The government’s newly launched gold savings scheme – Sovereign Gold Bond Scheme (SGBS) has received 63,000 applications, mopping up close to Rs.250 crore for 917 kg of gold in the first issue.
SBGS was launched in November to curb the demand for physical gold and curtail excessive dependence on gold imports. It opened for subscription on November 5 and closed on November 20.
The government termed the response to SBGS as ‘overwhelming’. In a press statement, the government said, “It may be noted that this overwhelming response has been received from the retail investors who are the focus of this scheme. The positive response to this new and innovative saving instrument has elicited response from across the country and it is expected that subsequent tranches will continue to receive such enthusiastic response.”
However, some observers term the response lukewarm, indicating perhaps the yellow metal is loosing its sheen.
SGBS was issued on behalf of the Government of India by RBI at the branches of scheduled commercial banks and designated post offices through its e-kuber system from 5th November, 2015 to 20th November, 2015.
Only Indian residents can buy these bonds. SGBS has been issued in denominations of 2,5,10 grams of gold. Also, an individual cannot buy more than 500 grams of gold bonds per year. This translates to a maximum investment of Rs.12.83 lakh a year at today’s cost (Price of 10gm of gold is Rs.25,660 as on November 27, 2015).

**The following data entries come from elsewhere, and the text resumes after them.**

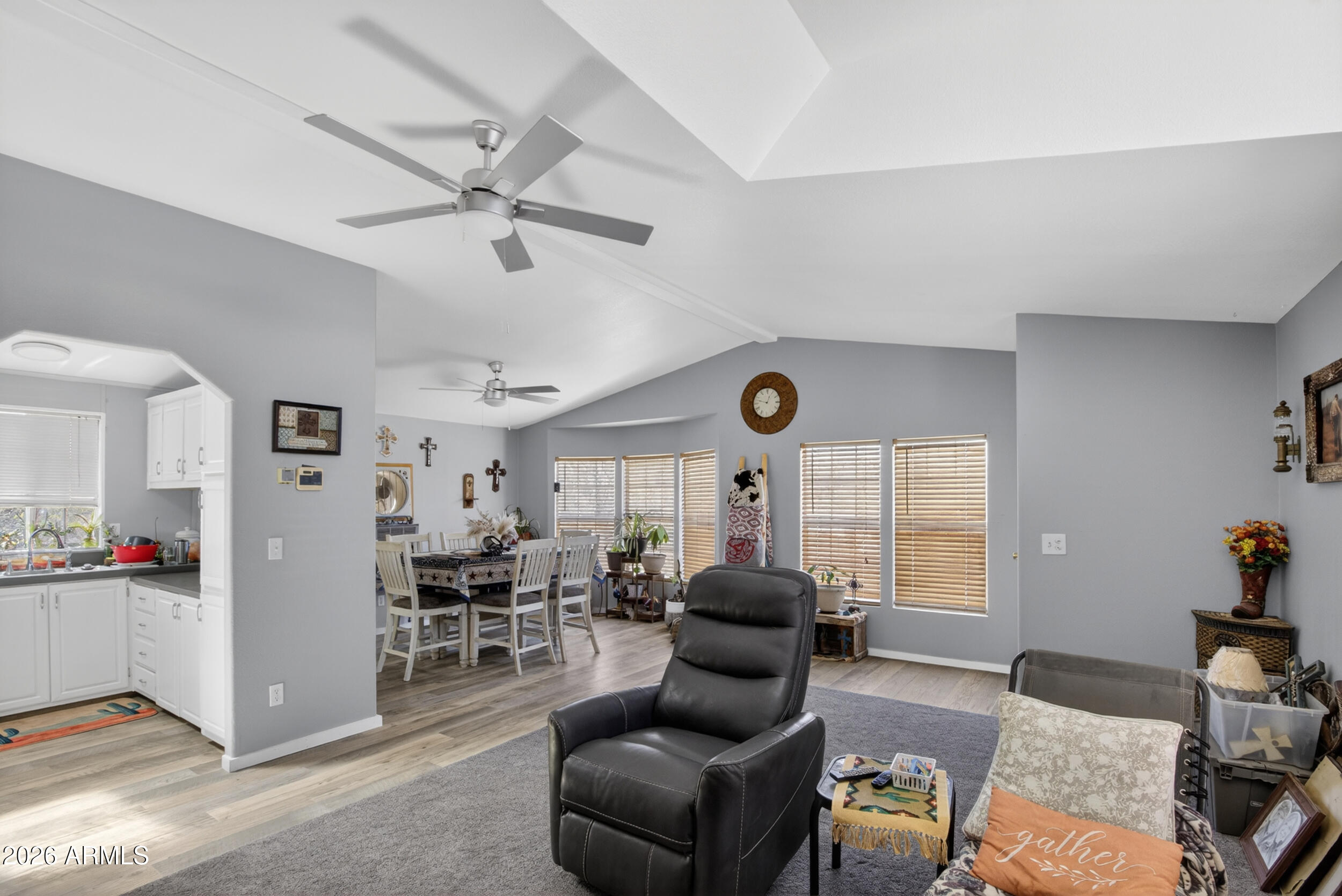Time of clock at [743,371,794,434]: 12:47
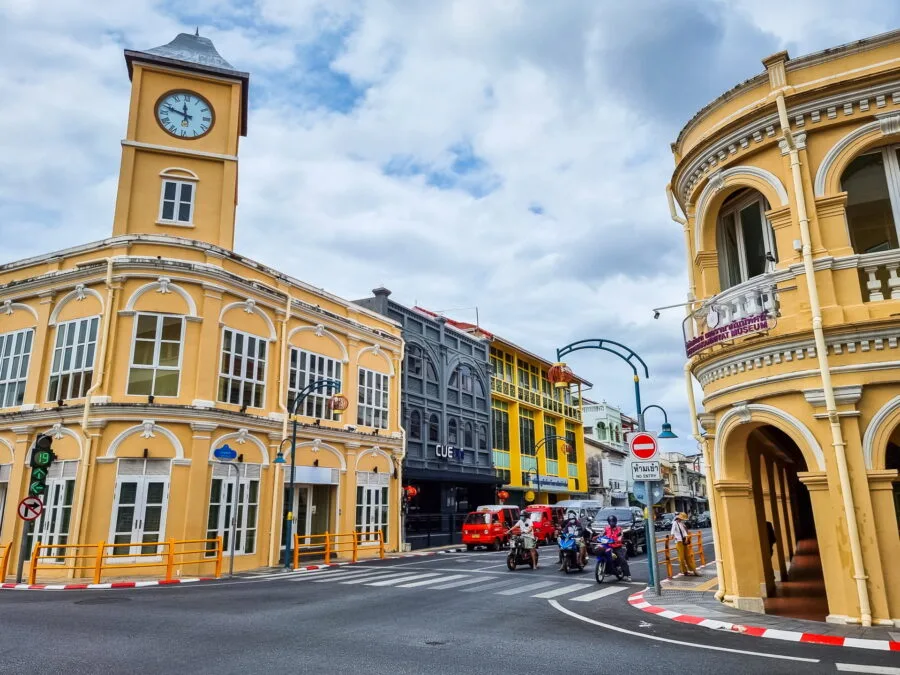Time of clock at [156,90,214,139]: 11:48
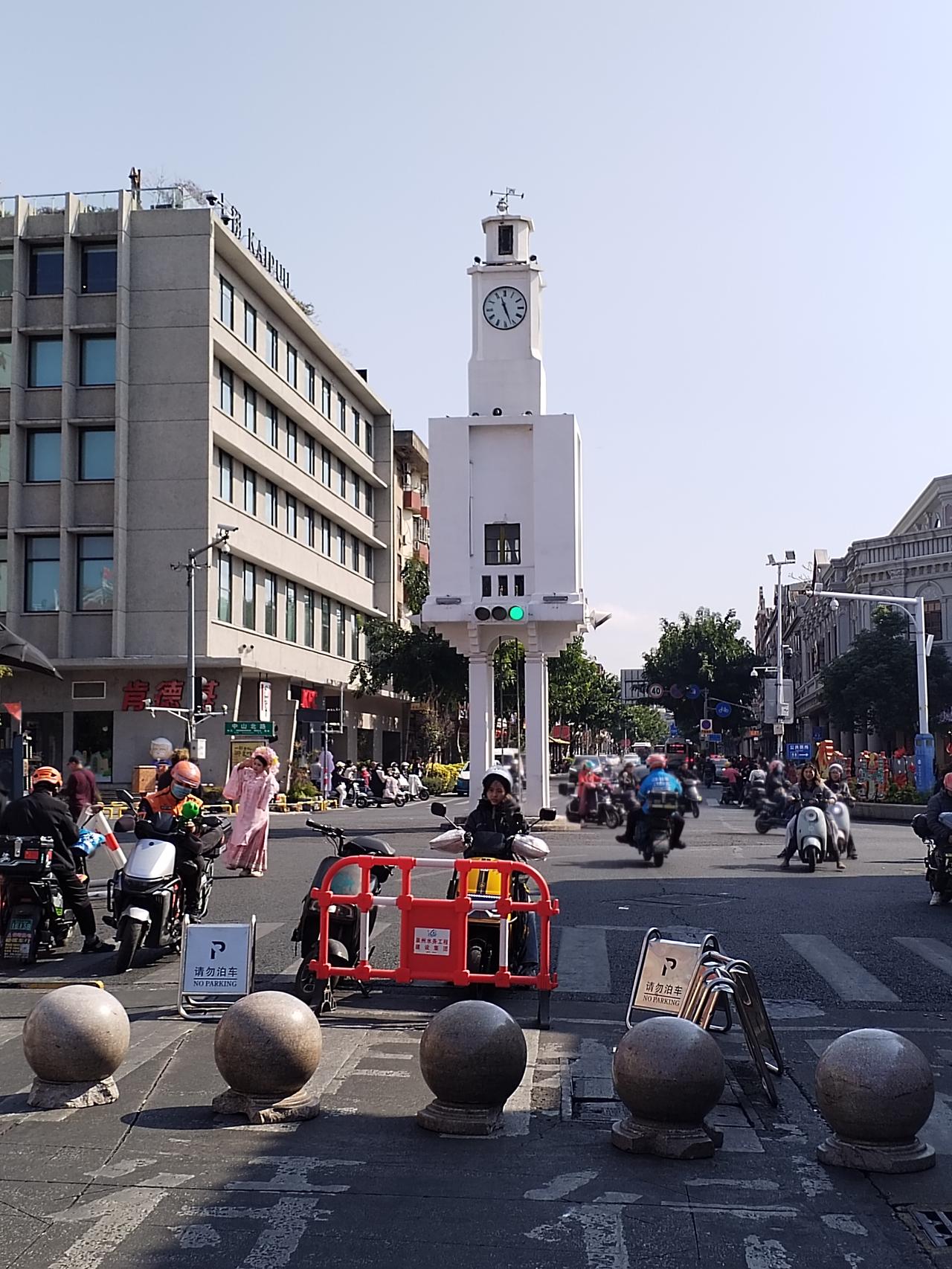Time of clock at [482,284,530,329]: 11:26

SGBS has a maturity period 5-7 years. The government has proposed that the yield on these bonds be linked to the international rate for gold borrowing. An indicative lower limit on such borrowing rates is 2% per annum. This means that investors will get an indicative return of 2% per annum along with the mark-to-market loss or gain.
Like physical gold, investors can use these bonds as collateral for loans. In order to provide liquidity, the government has proposed to list these bonds on commodity exchange platforms.
SGBS will be treated as physical gold for taxation. That means, if an investor sells these bonds through an exchange within 3 years, the gains, if any, will be taxed at marginal rate of taxation. Similarly, long term capital gains arising out of sale of bonds after 3 years will be taxed at 10% or 20% with indexation.
RBI has sold these bonds through banks, post offices, NBFCs and brokers/agents. IFAs can sell these bonds.
Government intends to issue 50 tons of such bonds to raise around Rs.13,500 crore. More tranches will be issued during the financial year 2015-16.